### [Task details]
Copy out the records with "furthest" swapped for "farthest" and everything else left the same.

### [Exercise inputs]
################

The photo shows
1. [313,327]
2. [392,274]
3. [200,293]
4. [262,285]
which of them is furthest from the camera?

################

### [Output]
The photo shows
1. [313,327]
2. [392,274]
3. [200,293]
4. [262,285]
which of them is farthest from the camera?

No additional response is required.